WRITTEN PROBLEM 1>
Return the part of the employee engagement article between "Actively Engaged –" and "change and action.", inclusive, copied word for word.
WRITTEN PROBLEM 2>
In the employee engagement article, what share of new hires does PI research say fail within 18 months?
WRITTEN PROBLEM 3>
Write what comes next in the employee engagement article, picking up after its final sentence.

ContributionsOperations

Employee engagement is the responsibility of functional leaders

As a sequel to their article on talent management last week, Andy Lane, a partner at CTI Consultancy and Axel Knudsen, a certified talent optimisation consultant, offer more insights on attracting and retaining the talent of the future through improving employee engagement.

Predictive Index recently revealed that only one in five employees are actively engaged in their work. Gallup suggests that employers in the top quartile of employee engagement experience 17% higher productivity than those in the bottom quartile. Singapore’s Ministry of Manpower in their 2018 year-book bemoaned stagnant or declining productivity, measured as GDP over the quantity of people employed.

Suppose you have a team of 50 people, 80% are not actively engaged and therefore not fully productive – that’s 40 people. If 20 of these could be actively engaged, and be 17% more productive, your overall productivity would increase by 6.8%. No capex is required.

There are three levels of engagement:

Actively Engaged – these are your stars, they bring their full selves to work and then some. They have the ability to energise those around them. They need to be identified, recognised and retained.

Moderately engaged or disengaged – they run through the motions, they do not really care and your customers will experience that first hand. They are also a flight risk. With the right leadership, many of these can be further motivated and become actively engaged, but not without change and action.

Actively disengaged – these are more likely to sabotage team efforts, and make life generally miserable for all whom they interact with. The vast majority of people are however not naturally inclined to be this way, they are most likely disengaged by one or more of the below.

Predictive Index (PI) have outlined four major causes of disengagement or a lack of engagement, these are:

Job match and fit
Relationship with the manager
Misalignment with team
Cultural fit

Job match/fit

Research by PI reveals that 46% of new hires fail within 18 months.

Do you consciously place people for success, or unconsciously set them up for failure?

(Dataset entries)
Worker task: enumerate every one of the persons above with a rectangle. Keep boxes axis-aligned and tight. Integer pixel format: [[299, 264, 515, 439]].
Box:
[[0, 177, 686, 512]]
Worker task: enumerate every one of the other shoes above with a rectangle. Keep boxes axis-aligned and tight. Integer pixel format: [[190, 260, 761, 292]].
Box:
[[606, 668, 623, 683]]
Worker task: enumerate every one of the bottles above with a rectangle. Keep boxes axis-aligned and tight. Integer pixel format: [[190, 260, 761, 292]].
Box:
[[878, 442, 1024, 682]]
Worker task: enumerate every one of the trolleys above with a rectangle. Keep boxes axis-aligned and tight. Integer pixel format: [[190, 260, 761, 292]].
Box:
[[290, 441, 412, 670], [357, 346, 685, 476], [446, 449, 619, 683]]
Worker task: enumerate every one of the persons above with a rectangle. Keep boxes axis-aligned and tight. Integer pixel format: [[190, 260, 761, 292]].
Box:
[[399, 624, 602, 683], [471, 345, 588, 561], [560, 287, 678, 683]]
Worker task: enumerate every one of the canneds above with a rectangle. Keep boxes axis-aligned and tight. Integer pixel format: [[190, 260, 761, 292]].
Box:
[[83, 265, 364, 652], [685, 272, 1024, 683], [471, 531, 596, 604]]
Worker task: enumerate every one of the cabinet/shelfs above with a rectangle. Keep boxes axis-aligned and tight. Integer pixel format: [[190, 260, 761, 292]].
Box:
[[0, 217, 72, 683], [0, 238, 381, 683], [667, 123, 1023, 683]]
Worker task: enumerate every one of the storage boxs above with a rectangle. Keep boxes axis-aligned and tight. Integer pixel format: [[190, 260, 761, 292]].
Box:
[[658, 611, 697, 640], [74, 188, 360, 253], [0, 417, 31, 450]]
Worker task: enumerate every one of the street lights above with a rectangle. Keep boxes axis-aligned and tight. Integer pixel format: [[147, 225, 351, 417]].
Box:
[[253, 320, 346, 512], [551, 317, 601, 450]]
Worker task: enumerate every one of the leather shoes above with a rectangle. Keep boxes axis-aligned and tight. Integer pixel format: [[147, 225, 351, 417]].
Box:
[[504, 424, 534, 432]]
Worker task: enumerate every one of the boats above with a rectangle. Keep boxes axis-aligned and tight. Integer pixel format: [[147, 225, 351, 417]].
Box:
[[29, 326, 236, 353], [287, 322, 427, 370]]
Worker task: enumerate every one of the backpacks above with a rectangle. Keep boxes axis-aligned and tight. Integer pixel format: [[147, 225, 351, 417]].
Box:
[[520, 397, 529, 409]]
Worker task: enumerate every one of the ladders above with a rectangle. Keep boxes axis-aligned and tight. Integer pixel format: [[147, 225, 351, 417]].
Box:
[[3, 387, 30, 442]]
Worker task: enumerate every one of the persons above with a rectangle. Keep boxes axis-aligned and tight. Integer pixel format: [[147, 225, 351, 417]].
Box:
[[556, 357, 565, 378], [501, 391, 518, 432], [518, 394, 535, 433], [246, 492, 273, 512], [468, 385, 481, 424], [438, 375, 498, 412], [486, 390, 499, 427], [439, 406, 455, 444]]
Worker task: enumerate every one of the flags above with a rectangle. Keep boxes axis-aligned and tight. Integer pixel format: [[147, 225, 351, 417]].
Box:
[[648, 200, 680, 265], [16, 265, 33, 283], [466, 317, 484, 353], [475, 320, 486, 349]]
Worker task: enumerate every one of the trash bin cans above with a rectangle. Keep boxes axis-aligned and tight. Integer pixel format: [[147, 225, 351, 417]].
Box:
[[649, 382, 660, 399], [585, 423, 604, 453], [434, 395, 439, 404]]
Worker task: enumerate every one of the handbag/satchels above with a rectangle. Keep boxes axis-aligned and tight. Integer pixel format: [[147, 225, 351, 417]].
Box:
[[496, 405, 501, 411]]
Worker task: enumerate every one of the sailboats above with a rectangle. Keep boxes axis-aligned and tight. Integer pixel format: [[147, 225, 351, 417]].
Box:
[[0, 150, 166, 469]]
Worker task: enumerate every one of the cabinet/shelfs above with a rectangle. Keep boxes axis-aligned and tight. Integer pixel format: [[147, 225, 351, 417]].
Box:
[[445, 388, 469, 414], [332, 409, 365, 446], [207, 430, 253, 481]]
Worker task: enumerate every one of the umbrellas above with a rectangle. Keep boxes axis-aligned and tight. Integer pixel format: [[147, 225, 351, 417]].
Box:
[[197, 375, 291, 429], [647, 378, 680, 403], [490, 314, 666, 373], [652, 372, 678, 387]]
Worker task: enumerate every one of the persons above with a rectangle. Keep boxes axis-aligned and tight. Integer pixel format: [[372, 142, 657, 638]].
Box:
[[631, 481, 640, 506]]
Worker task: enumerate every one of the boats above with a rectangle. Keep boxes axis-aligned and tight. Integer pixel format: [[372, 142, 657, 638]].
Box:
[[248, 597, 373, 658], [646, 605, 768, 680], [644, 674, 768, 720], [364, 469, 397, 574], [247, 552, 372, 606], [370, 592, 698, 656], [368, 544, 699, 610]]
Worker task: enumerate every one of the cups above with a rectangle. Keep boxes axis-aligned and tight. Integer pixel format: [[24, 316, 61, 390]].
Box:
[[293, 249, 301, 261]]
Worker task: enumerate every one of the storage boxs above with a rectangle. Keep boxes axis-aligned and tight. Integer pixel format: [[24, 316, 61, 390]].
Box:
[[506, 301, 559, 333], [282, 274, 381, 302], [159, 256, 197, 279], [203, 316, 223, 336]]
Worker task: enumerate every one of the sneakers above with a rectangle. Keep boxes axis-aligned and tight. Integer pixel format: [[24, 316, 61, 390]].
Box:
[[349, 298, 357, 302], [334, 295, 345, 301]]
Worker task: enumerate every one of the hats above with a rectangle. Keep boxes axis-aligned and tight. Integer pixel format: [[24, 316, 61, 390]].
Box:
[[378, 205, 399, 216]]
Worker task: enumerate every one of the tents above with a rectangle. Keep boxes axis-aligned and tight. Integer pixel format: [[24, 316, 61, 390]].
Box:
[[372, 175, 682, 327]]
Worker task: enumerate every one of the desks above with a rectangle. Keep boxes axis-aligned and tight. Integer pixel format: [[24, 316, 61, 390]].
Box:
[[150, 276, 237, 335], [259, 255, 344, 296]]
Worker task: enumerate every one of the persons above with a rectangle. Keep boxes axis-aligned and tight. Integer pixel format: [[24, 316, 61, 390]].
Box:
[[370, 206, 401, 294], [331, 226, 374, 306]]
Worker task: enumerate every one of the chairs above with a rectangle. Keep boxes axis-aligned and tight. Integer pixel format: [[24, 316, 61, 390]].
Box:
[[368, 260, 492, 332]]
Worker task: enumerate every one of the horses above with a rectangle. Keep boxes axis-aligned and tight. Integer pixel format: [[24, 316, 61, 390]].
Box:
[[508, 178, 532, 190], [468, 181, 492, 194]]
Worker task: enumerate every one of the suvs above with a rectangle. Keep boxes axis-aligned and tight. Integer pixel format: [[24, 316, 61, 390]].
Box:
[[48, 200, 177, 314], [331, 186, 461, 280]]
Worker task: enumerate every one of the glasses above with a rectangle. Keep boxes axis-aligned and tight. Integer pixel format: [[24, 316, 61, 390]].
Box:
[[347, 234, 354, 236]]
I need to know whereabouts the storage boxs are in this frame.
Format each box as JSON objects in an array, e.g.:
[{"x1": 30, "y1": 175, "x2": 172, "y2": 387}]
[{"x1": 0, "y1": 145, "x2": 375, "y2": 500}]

EXERCISE RESPONSE 1>
Actively Engaged – these are your stars, they bring their full selves to work and then some. They have the ability to energise those around them. They need to be identified, recognised and retained.

Moderately engaged or disengaged – they run through the motions, they do not really care and your customers will experience that first hand. They are also a flight risk. With the right leadership, many of these can be further motivated and become actively engaged, but not without change and action.

EXERCISE RESPONSE 2>
46%

EXERCISE RESPONSE 3>
By the time that we reach around six years of age, our basic human traits (preferences) have been established, we are then who we are, and we are all different. We might be; highly competitive or hugely cooperative, outrageously extrovert or less so, comfortable with routine or restless and craving change and diversity, risk-adverse or thrive in ambiguous situations. We need to know who we are, and we need to know our people.

Job roles also have different characteristics, and we need to be intimately cognisant of these if we are to match the right people to them. A person who enjoys task variety and creating innovative solutions is unlikely to find much job satisfaction as an auditor. They would be more effective (and more engaged) in a business development or sales role.

Humans are adaptable, so within reason and for limited periods of time can survive in just about any role, however if required to dramatically adapt for a long term, they will ultimately check-out either mentally or physically. Adapting also requires energy, and the total quota has a limit, so adapting reduces energy deployed on the job.

The good news is, decades of research have resulted in some great products which can be quickly and easily deployed to assist organisations do better in this important discipline.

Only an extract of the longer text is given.